How can one love without contact, without conversation, without the knowing and being and sharing together that is a conventional courtship? Regardless of what the boy feels, longing letters written in a vacuum cannot constitute actual love, though it can constitute many other emotions, just as strong and just as compelling.

I would argue that Marquez feels that the relationship of Fermina and Juvenal is the example of what love actually is; perhaps in the absence of thumping hearts, the sweaty palms and sleepness nights, that brand of love is not recognized as desirable in our time or that of the book's setting. But the Urbino marriage stands as a contrast to the clinging to a desperate hope that Florentino projects. The Urbinos live, share, are annoyed, are reconciled, move on, change. They refelct the reality in sharp contrast to whatever is in the mind and heart of Florentino. The purest form of love in any relationship is the commitment, the decision to say to yourself that regardless of the wrong, regardless of the situation, I will trust and honor and respect and always be there to work with that person. Only after the passing of Dr. Urbino is there the possibility that love in its actual form can exist for Fermina and Florentino; once they can begin to share the details of life, they can begin to plum the depths of what is possible for them.

Rating: 1 stars
Summary: Sorry - Only one thing to say: Emperor's New Clothes!
Review: Really - a rank of over 4 stars for this piece of rubbish? Why?

I'm sorry - I'm going to offend some people - but this book is right up there with "Unbearbale lightness of being" as an overated pile of horse manure. Eloquent am I not?
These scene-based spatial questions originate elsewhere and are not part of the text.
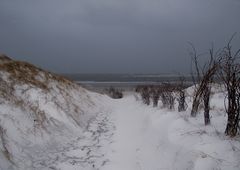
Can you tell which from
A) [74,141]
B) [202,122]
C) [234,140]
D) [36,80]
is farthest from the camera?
[36,80]

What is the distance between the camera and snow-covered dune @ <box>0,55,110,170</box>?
10.0 m

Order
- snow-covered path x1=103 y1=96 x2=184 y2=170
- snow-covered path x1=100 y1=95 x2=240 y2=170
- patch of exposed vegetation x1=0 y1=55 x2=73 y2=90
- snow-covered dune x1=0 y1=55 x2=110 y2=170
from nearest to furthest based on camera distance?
snow-covered path x1=100 y1=95 x2=240 y2=170, snow-covered path x1=103 y1=96 x2=184 y2=170, snow-covered dune x1=0 y1=55 x2=110 y2=170, patch of exposed vegetation x1=0 y1=55 x2=73 y2=90

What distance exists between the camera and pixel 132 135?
14820 millimetres

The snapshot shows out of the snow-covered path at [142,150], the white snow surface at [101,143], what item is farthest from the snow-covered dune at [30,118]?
the snow-covered path at [142,150]

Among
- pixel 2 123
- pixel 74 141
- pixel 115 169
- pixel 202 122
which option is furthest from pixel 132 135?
pixel 2 123

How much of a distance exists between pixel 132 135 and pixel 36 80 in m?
8.20

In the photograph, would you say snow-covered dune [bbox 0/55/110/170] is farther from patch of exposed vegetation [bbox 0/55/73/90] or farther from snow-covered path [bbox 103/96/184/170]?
snow-covered path [bbox 103/96/184/170]

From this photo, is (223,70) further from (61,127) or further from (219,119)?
(61,127)

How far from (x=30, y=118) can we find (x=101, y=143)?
313cm

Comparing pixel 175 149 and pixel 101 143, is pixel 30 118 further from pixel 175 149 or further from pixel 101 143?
pixel 175 149

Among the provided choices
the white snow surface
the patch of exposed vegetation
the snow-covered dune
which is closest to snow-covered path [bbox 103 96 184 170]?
the white snow surface

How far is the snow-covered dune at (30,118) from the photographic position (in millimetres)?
10008

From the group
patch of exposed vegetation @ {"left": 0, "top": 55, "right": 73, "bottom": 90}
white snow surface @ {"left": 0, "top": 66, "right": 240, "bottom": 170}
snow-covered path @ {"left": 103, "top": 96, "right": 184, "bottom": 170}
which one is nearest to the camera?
white snow surface @ {"left": 0, "top": 66, "right": 240, "bottom": 170}

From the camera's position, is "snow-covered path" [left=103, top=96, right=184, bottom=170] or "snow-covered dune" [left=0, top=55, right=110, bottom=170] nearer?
"snow-covered path" [left=103, top=96, right=184, bottom=170]
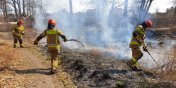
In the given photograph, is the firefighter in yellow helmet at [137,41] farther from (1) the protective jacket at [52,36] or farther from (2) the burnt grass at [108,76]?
(1) the protective jacket at [52,36]

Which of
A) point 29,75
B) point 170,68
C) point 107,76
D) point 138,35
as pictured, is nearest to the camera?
point 107,76

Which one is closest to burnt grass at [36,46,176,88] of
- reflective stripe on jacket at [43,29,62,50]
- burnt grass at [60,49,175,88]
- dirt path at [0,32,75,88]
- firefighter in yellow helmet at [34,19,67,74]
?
burnt grass at [60,49,175,88]

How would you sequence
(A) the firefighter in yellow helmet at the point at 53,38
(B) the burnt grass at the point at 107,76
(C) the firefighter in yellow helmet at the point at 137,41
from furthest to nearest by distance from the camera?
(A) the firefighter in yellow helmet at the point at 53,38 < (C) the firefighter in yellow helmet at the point at 137,41 < (B) the burnt grass at the point at 107,76

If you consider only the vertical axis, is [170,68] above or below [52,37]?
below

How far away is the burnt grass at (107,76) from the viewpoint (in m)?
9.87

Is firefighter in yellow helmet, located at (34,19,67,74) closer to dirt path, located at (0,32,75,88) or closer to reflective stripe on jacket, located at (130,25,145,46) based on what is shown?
dirt path, located at (0,32,75,88)

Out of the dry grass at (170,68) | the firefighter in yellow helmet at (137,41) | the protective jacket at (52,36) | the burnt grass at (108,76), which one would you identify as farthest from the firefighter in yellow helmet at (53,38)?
the dry grass at (170,68)

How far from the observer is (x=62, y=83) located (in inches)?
432

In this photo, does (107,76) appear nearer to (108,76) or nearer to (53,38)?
(108,76)

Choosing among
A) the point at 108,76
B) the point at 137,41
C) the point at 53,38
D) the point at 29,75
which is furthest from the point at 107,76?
the point at 53,38

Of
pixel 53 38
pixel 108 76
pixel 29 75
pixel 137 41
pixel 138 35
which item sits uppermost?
pixel 138 35

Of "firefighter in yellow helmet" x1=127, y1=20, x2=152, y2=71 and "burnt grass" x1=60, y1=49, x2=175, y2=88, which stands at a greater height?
"firefighter in yellow helmet" x1=127, y1=20, x2=152, y2=71

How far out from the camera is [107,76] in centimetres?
1080

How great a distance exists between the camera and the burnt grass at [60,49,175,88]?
9867 mm
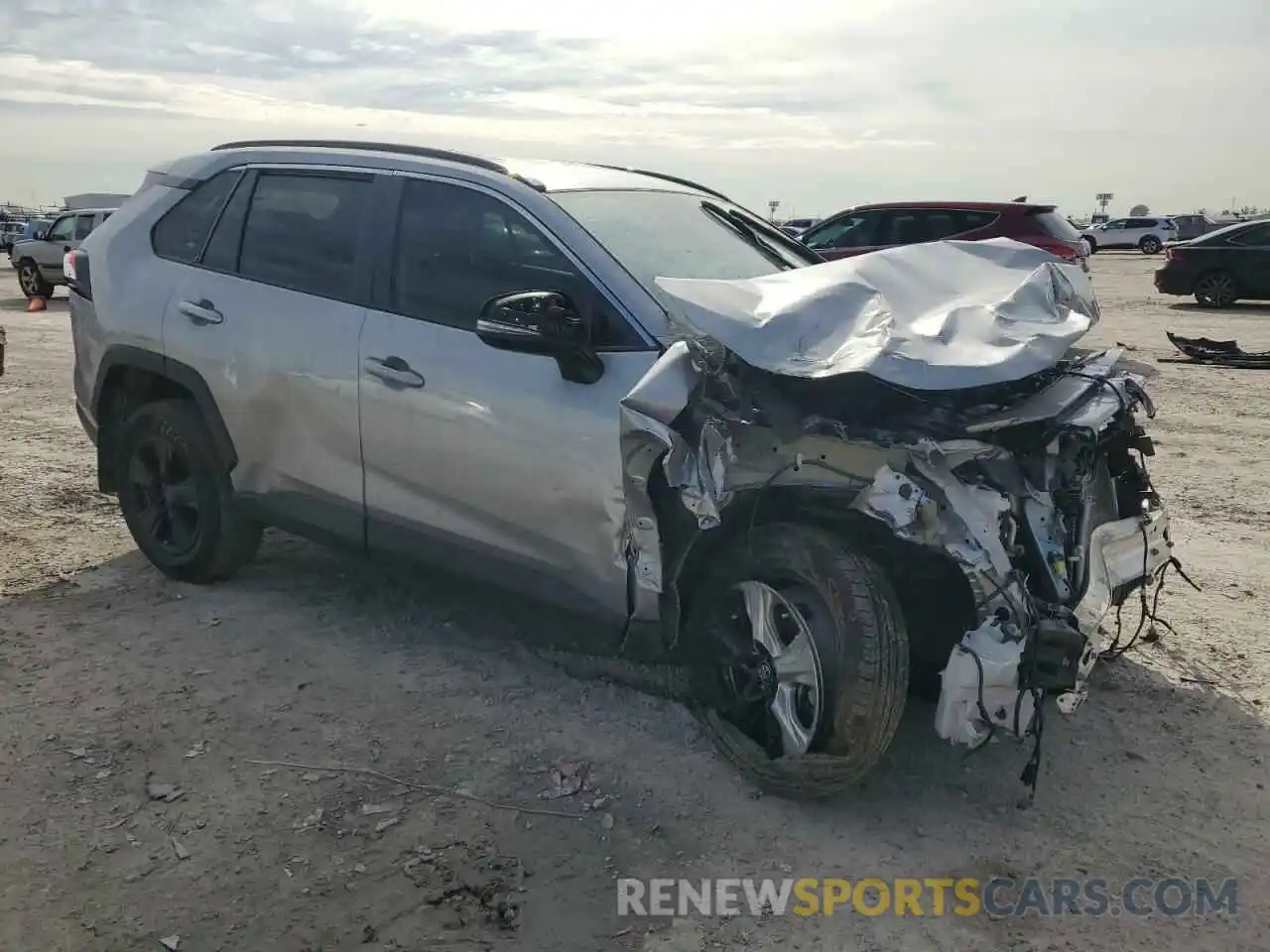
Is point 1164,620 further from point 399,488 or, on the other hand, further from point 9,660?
point 9,660

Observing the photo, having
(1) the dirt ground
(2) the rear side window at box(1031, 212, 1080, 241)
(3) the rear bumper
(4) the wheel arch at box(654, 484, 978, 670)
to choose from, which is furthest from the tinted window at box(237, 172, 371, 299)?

Why do I say such a thing about a book almost universally acclaimed? - not because I like to run down people who receive such acclaim - but because they deserve it.

The author writes at the beginning of the tale that the two main (married) characters have no major falling out throughout their long relationship. Then as the book progresses a major part of the story involves the wife being separated from her husband - she hides from him in her ancestral home.

Sorry? What's the point in saying one thing then showing another?

Then the famous unrequited love...

This guy pines for the other man's wife for 50 years, wasting his life for a love that she does not return (loser! get on with it - find your own life). Meanwhile he has an affair with a 13 year old who as a result of his sexual relationship with her commits suicide!!!! What is happening here? This is perversion.

Then the husband dies, the guy with the 50-year-long infatuation pesters the widow with his unrequited love - on the day of the funeral!!! And then continues pestering her until she relents.

This is totally sick stuff.

No plot, not real point to it all, no real magic that makes this book more than a pile of slowly rotting cellulose with not much worth other than food for weavils.

My goodness!

I urge you to read it - and then denigate it as the travesty of the art of novel writing.... spread the word near and far - this is a piece of rubbish.... don't burn it - spurn it along with all the other psuedo literary pap that believers of the Emperor's new clothes see as worthy of acclaim.

I wish there was a rating lower than 1!!!!

I seriously ask those who like such stuff: "What do you see in this sort of thing?" - I'm really interested, as well as worried for your state of mind!